**Aim of the exercise**
Copy down the data below word for word, with each line unchanged.

====== Records for the exercise ======

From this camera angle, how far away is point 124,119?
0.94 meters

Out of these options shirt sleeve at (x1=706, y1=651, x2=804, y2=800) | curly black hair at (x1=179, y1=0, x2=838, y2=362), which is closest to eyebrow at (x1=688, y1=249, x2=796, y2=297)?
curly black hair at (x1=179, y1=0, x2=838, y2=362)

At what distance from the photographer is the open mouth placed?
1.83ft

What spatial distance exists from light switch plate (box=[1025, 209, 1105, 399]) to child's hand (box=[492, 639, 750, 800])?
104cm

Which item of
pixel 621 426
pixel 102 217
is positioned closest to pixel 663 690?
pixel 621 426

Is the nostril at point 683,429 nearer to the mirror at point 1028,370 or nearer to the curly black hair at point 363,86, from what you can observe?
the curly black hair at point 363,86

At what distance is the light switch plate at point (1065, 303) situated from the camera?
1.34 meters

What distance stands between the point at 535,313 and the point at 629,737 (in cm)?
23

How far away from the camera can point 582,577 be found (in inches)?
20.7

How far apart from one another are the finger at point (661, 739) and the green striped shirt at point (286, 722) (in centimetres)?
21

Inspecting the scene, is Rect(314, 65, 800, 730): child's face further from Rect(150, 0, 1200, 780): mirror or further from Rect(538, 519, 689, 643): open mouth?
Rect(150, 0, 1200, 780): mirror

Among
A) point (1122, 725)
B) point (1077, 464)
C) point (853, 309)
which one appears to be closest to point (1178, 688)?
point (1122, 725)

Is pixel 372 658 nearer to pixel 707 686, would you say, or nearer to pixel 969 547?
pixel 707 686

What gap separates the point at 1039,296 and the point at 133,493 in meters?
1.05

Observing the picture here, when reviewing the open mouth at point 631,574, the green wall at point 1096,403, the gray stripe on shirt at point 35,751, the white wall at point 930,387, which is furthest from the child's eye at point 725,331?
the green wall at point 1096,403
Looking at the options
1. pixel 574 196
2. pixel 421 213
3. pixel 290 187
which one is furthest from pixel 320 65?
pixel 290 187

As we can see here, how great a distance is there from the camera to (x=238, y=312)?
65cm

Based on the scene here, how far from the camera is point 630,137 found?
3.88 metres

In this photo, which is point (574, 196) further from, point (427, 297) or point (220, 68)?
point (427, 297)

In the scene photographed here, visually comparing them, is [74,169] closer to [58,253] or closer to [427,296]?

======

**Result of this task**
From this camera angle, how far away is point 124,119?
0.94 meters

Out of these options shirt sleeve at (x1=706, y1=651, x2=804, y2=800) | curly black hair at (x1=179, y1=0, x2=838, y2=362), which is closest to eyebrow at (x1=688, y1=249, x2=796, y2=297)?
curly black hair at (x1=179, y1=0, x2=838, y2=362)

At what distance from the photographer is the open mouth placed?
1.83ft

What spatial distance exists from light switch plate (box=[1025, 209, 1105, 399]) to child's hand (box=[492, 639, 750, 800])?
104cm

Which item of
pixel 621 426
pixel 102 217
is positioned closest to pixel 663 690?
pixel 621 426

Is the nostril at point 683,429 nearer to the mirror at point 1028,370 or nearer to the curly black hair at point 363,86, from what you can observe?
the curly black hair at point 363,86

At what distance is the light switch plate at point (1065, 303) situated from the camera?
1.34 meters

What distance stands between the point at 535,313 and the point at 629,737 (in cm)?
23

How far away from the camera can point 582,577 be found (in inches)?
20.7

How far apart from one another are the finger at point (661, 739) and the green striped shirt at point (286, 722) (in centimetres)?
21

Inspecting the scene, is Rect(314, 65, 800, 730): child's face further from Rect(150, 0, 1200, 780): mirror or further from Rect(538, 519, 689, 643): open mouth?
Rect(150, 0, 1200, 780): mirror

Among
A) point (1122, 725)
B) point (1077, 464)
C) point (853, 309)
which one appears to be closest to point (1178, 688)?
point (1122, 725)

Is pixel 372 658 nearer to pixel 707 686, would you say, or nearer to pixel 969 547?
pixel 707 686

What gap separates the point at 1039,296 and the point at 133,493 in meters?
1.05

Observing the picture here, when reviewing the open mouth at point 631,574, the green wall at point 1096,403, the gray stripe on shirt at point 35,751, the white wall at point 930,387, which is furthest from the child's eye at point 725,331?
the green wall at point 1096,403
Looking at the options
1. pixel 574 196
2. pixel 421 213
3. pixel 290 187
which one is furthest from pixel 320 65?
pixel 290 187

As we can see here, how great a distance is there from the camera to (x=238, y=312)?
65cm

Based on the scene here, how far from the camera is point 630,137 found?
3.88 metres

In this photo, which is point (574, 196) further from, point (427, 297) or point (220, 68)?
point (427, 297)

In the scene photographed here, visually comparing them, is [74,169] closer to [58,253] or closer to [427,296]?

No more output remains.